Dustin: I’m not quite sure what’s going on in this conversation. Is the instructor just informing Ed about what he really should know if he’s the least interested in pole-vaulting, viz. that people are jumping much higher now than they did thirty-plus years ago? Or is he passive-aggressively telling off the fat old braggart? Is he even out to humiliate and age-shame Ed?
Silly question. This is Dustin; of course he is out to humiliate him.
Next strip Ed humiliates himself by failing his jump in a spectacular fashion and ending up in the emergency room.
Frazz: Yes, Frazz, take to the mountains, get eaten by grizzlies or grabbed by an eagle…
Luann: You know, a lot of the language in romance novels is metaphorical. I don’t even want to guess what the sorceress’s glowing crimson dagger represents.
CS: Oh, that Crankshaft! Boing!
HtH: Everybody knows that Hägar loves his work! He just can’t get enough of pillaging English monasteries, raping nuns and slaughtering hapless monks!
Dustin: I’m surprised the creators of this strip wanted to court political controversy.
FC: Watch out, Billy! The Vashta Nerada are after you!
MW: At least one other person brought up the weird “best man” line, so I’ll just caution Iris that she should die first, otherwise Zak will haunt her for the rest of her days. And it won’t be them doing pottery.
HtH: If the point is that Hägar isn’t running out the door because he’s eager to get to work, but because Helga is mad at him, then why is he smiling in the first panel? The artist should perhaps give just a little thought to internal consistency, that’s all I’m saying.
HtH: Speaking of internal consistency: I know that sloppy anachronism stew is a trademark of this comic, but was there any reason to have the lady in the first panel wear a 1960’s style dress, complete with bullet bra? Couldn’t the artist just have drawn one of those generic mediaeval-style dresses the ladies in this comic usually wear?
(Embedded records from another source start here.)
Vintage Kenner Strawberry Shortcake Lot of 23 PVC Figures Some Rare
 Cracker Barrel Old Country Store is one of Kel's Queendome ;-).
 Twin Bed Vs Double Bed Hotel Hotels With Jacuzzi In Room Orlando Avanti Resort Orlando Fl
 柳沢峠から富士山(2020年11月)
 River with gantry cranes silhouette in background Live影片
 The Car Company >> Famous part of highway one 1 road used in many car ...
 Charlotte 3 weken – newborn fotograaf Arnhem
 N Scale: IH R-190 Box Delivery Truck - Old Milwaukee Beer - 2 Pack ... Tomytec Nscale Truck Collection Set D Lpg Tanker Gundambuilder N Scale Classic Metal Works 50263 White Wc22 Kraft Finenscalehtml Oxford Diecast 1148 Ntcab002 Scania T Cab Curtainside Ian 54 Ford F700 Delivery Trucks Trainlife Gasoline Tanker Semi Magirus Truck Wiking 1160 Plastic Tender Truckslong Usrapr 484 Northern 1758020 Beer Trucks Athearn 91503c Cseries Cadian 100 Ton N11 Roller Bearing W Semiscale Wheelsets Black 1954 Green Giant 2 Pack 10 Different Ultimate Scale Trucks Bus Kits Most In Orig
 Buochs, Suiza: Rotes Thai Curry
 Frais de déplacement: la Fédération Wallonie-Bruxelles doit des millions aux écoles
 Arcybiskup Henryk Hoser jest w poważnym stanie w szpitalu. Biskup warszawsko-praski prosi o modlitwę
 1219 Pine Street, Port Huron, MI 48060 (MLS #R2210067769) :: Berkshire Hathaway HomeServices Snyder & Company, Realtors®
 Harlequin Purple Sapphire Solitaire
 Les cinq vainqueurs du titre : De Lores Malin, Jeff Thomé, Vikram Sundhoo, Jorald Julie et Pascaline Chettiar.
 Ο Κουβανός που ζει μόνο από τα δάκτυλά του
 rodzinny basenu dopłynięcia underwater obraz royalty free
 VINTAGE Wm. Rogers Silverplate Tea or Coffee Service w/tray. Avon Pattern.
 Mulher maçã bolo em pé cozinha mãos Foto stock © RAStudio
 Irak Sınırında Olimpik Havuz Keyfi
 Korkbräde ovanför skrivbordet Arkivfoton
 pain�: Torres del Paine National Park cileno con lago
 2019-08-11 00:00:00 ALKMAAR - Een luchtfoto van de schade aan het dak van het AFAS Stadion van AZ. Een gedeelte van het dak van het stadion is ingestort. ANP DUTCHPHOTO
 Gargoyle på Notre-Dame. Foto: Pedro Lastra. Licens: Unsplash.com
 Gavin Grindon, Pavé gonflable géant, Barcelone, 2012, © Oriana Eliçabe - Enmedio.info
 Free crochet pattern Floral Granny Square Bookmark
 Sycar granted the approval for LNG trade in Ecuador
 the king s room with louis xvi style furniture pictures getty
@jroggs: 9CL – I also faced the dissonance of finding the first Hokey Pokey joke to be not objectionable. I took it as a “haha she just whispered the lyrics to him and he’s never heard them before so he fell for it!” joke. Then he did the same joke the next day. Then we visit Eliot and find him leaping around the room dancing the Hokey Pokey and at one point doing a swan dive face first onto the carpet to show his enthusiasm. (As far as it is possible to tell what is going on in a Brooke action scene, given that we only see a partial foot and ankle. Pity that there isn’t a visual medium available to the artist that will allow people to understand what he is drawing.)
But this brings us to today, where we go all in on this farce and, as you note, Amos and Edda think they are having sex on the front lawn of the school.
Maybe we will learn that they were never disabused of their misconception (!) and that ever since they have been just dancing the Hokey Pokey until Amos collapses (after about 30 seconds) into a heap with his arm still sticking up and shaking all about.
@Baja Gaijin: Those are all great. Cassandra Cat wins by a slim margin.
CS: So if some kid appears in pajamas or in glitter-covered Christmas clothing, what is Ed going to do about it? Kick them off the bus and let them walk to school? Force them to undress and arrive to school in their underwear? Both of those options are going to be really popular with the school administration and the parents.
@Calvin’s Cardboard Box: Maybe Edda doing the Hokey Pokey while Seth was trying to have sex with her turned him gay temporarily.
Mary Worth – I’m trying to understand why Iris’ necklace has pearls/beads on her left side, but her right side appear to be backward threes, or more accurately, testicles. Is this some ancient fertility sign? A body count?
Gil Thorp – So Mrs. Coach Thorp is on vacation in Arizona and being seduced by her lesbian golf coach, who still works with her jealous ex. All the makings of a true soap opera story.
But I have to figure the writers are signaling their incompatibility by the fact that Coach Erica ordered the soup, while Emily ordered the salad as their opening course.
The golf coach collects the wedding and engagement rings of her conquests and wears them as trophies. I admire that, and it appears that Emily “Mimi” Thorp does as well.
Mary Worth: Jesus taught that we will neither marry nor be given in marriage in the resurrection, but then he never had to contend with a demonic love force like Mary Worth. Overruled, creator of heaven and earth!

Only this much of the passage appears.